◆ SUPPLIED ENTRIES:
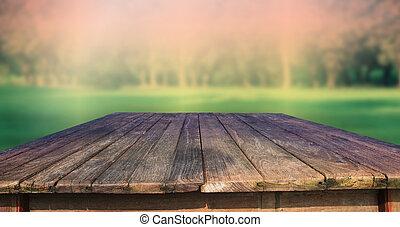 Beschaffen von altem Holztisch und Grün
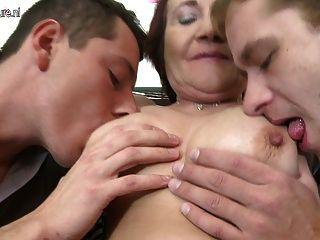 늙은 엄마는 두 어린 소년을 좆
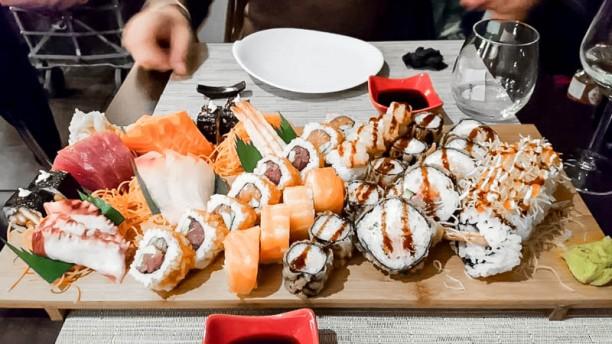 Ami Japanese Bar & Restaurant sushi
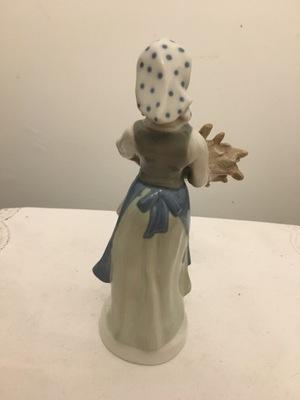 Figurka sygnowana Kobieta z pszenica 23,5 wysoka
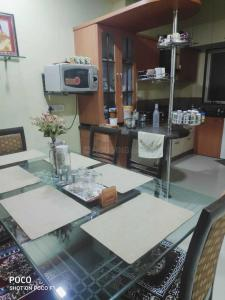 Dining Area Image of Dattakrupa Bungalow in Dattavadi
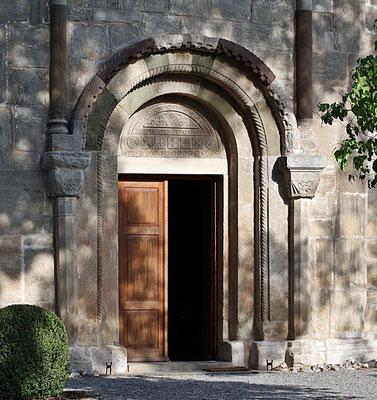 Foto Siegfried von Brilon (Wikipedia) - Romanisches Portal. Das Tympanon  trägt in sich einen bedeutungsvollen  Inhalt:   Es verrät,  dass die Weiler Kirche im Jahr 1152  geweiht  wurde.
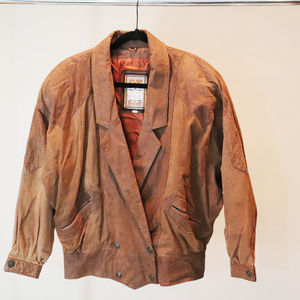 Jackets & Blazers - VINTAGE LEATHER JACKET SIZE SMALL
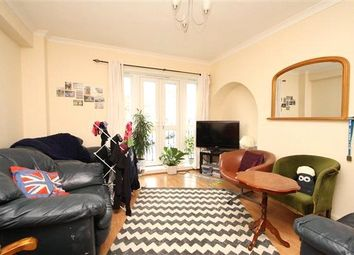 3 bed flat to rent in Denmark Hill Estate, London SE5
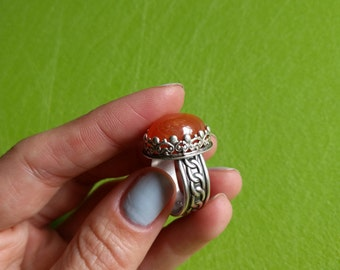 Sterling silver ring with carnelian agate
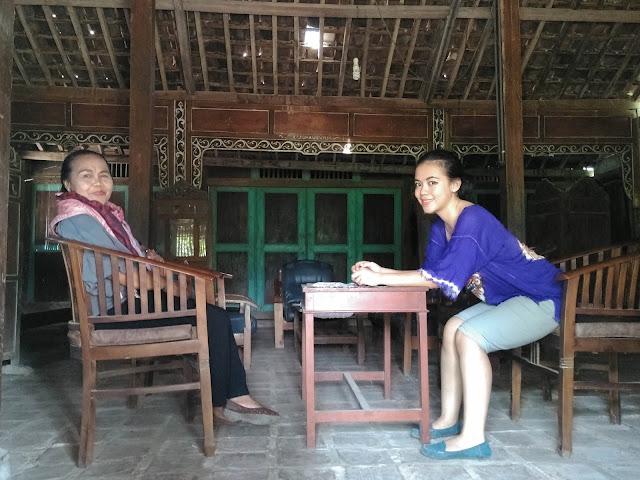 Iyang Amini dan Intan di rumah masa kecil Kakung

◆ EXERCISE:
Retype the lines starting with the one that holds "3 bed flat to" and ending with the last line of the data above, both included; skip the pictures.

◆ RESPONSE BELOW:
 3 bed flat to rent in Denmark Hill Estate, London SE5
 Sterling silver ring with carnelian agate
 Iyang Amini dan Intan di rumah masa kecil Kakung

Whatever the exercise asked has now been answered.